Cyster Lab Research

 

Cell Migration Dynamics and Intercellular Communications Underlying Immunity

 

Background: The immune system is composed of multiple cell types that are distributed in lymphoid and non-lymphoid tissues throughout the body. Understanding how immune cells help maintain tissues in a healthy metabolic state and ensure homeostasis with commensals while being able to respond rapidly to foreign invaders or malignant self requires a precise understanding of how they position in tissues and how they communicate. This research challenge is strikingly exemplified during humoral immune responses, where rare antigen-specific B and T lymphocytes must first encounter antigen and then interact with each other to mount an antibody response. Another example is the continual surveillance of epithelial surfaces by innate lymphocytes. There is also evidence that the success of current immunotherapies for cancer is tightly correlated with the efficiency of immune cell access to the tumor microenvironment.

 

Major Goals:

  • Decipher the guidance cue codes controlling leukocyte migration and interaction events during tissue surveillance and immune response
  • Visualize immune response dynamics using advanced imaging and cell engineering approaches
  • Define the selection mechanisms for antibody affinity maturation and those that help prevent autoantibody production
  • Characterize the cellular dynamics underlying mucosal immune responses

 

On-going Research:

Chemokines and Lipid Mediators as Tissue Organizers: Chemokines are small secreted chemoattractive proteins that signal via heterotrimeric G-protein coupled receptors (GPCRs). We have demonstrated that several chemokines are expressed in lymphoid organs and function in guiding lymphocyte migration.
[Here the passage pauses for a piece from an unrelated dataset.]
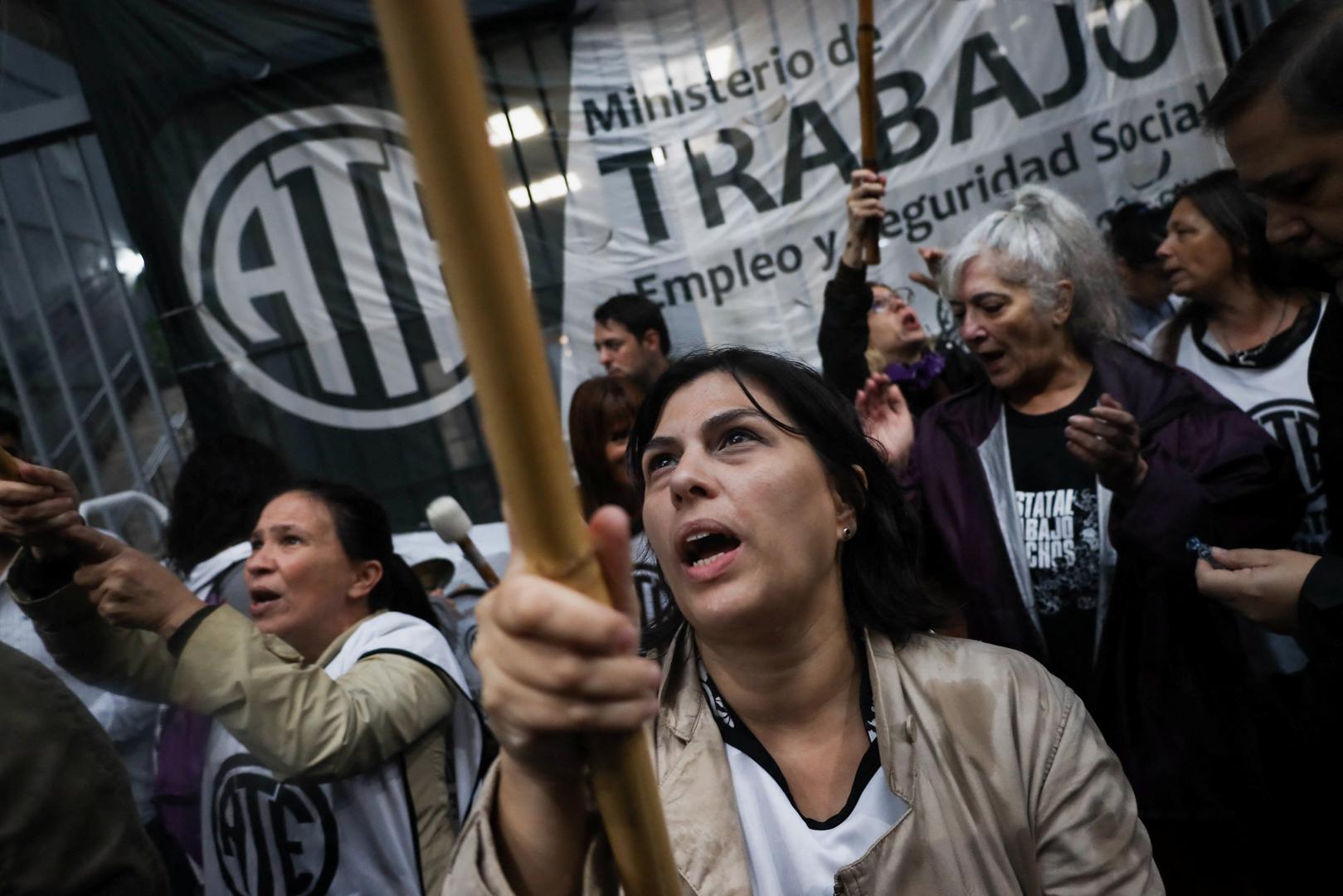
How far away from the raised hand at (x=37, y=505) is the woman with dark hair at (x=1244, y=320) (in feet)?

More recently we identified a role for an intercellular signaling lipid, the oxysterol 7a,25-dihydroxycholesterol, in guiding B cell, dendritic cell (DC) and T follicular helper (Tfh) cell movements and in supporting humoral immune responses (Fig. 1). We have also determined how the oxysterol 25-hydroxycholesterol controls IL1-family cytokine production by macrophages. An important thrust of our ongoing work is a discovery program to identify unaccounted for extracellular cues that control multiple other immune cell migration, interaction and communication processes.